As the grandson of immigrants, New York State Comptroller Thomas DiNapoli's respect for teachers runs deep. "For both my parents, public education was the path to success," he said. "I get angry when I hear people disparaging teachers and public schools."
He recalled attending the 50th anniversary of his elementary school. One of his favorite teachers was his guest. "I was able to thank her and all the other teachers who helped me - it meant a lot," said DiNapoli.
That respect for educators infused his morning address, where he reiterated his long-standing defense of public education and secure pensions.
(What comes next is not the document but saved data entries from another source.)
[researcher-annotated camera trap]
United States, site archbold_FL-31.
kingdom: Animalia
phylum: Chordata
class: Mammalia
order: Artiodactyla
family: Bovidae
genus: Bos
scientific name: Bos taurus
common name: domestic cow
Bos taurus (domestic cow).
He also thanked NYSUT activists for their advocacy, which helped restore nearly $1 billion in state education funding.
"This came about because you displayed tenacity and grassroots advocacy," said DiNapoli. "Thanks for raising your voices and making a difference."
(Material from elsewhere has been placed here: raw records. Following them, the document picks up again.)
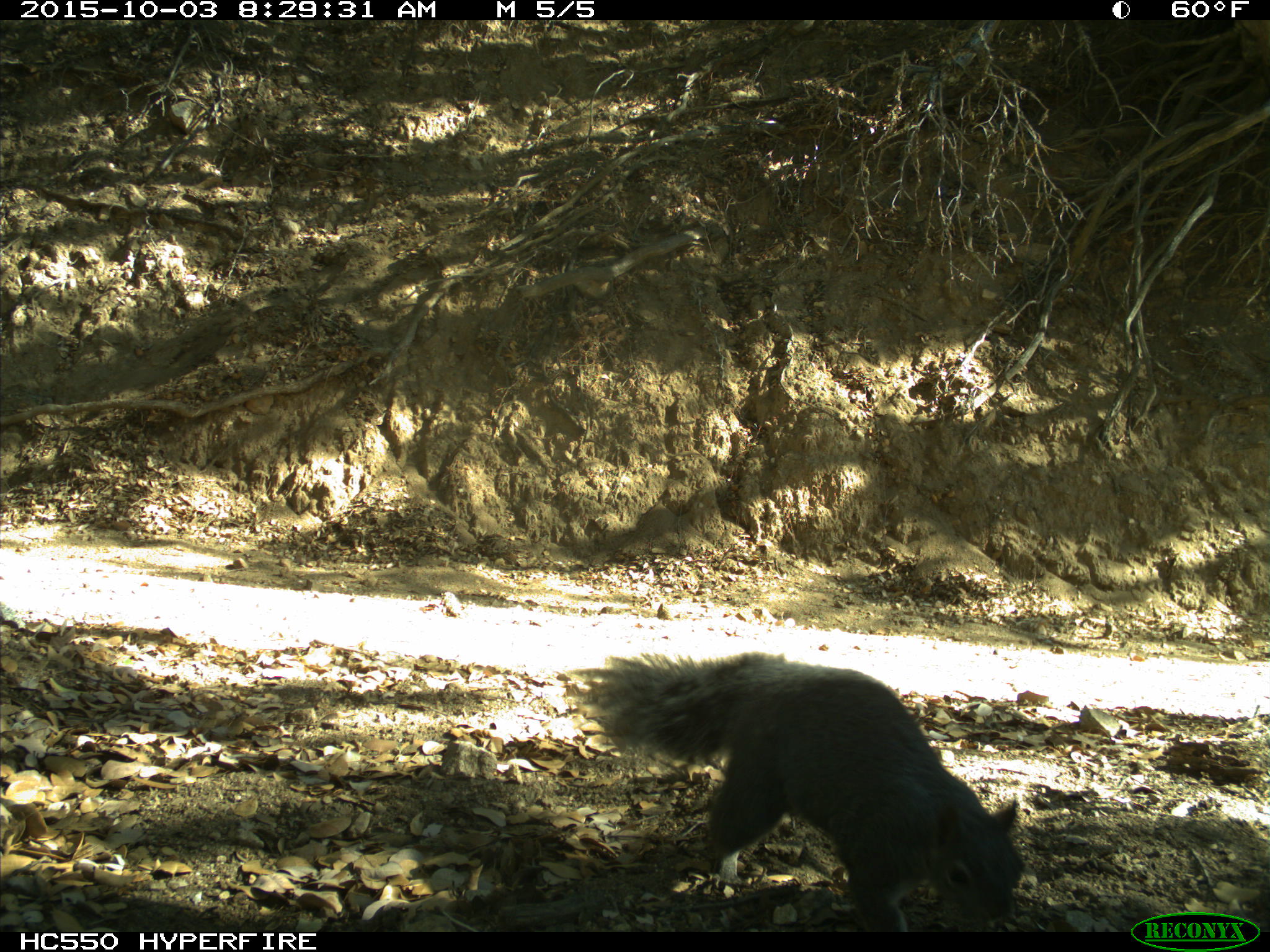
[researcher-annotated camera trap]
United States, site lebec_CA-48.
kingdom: Animalia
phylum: Chordata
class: Mammalia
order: Rodentia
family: Sciuridae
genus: Sciurus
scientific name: Sciurus carolinensis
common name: eastern gray squirrel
He called on members to again use their voice to stem the tide of sequestration, which would result in a loss of $42.7 million in funding for the state's primary and secondary schools. "This will hurt students, and New York's property tax cap will make it more challenging," he said.
DiNapoli also applauded union members for making SUNY, CUNY and our community colleges strong institutions. "Thanks for ensuring that public higher education remains a quality education," he said. "We need a well-trained workforce to remain competitive."
And on the topic of defined benefit pension plans, DiNapoli held firm. "For those who try to replace these with defined contributions, I say... Not on my watch as state comptroller.'
"Challenging economic times should not be a rationale for taking away hard-earned benefits for public employees."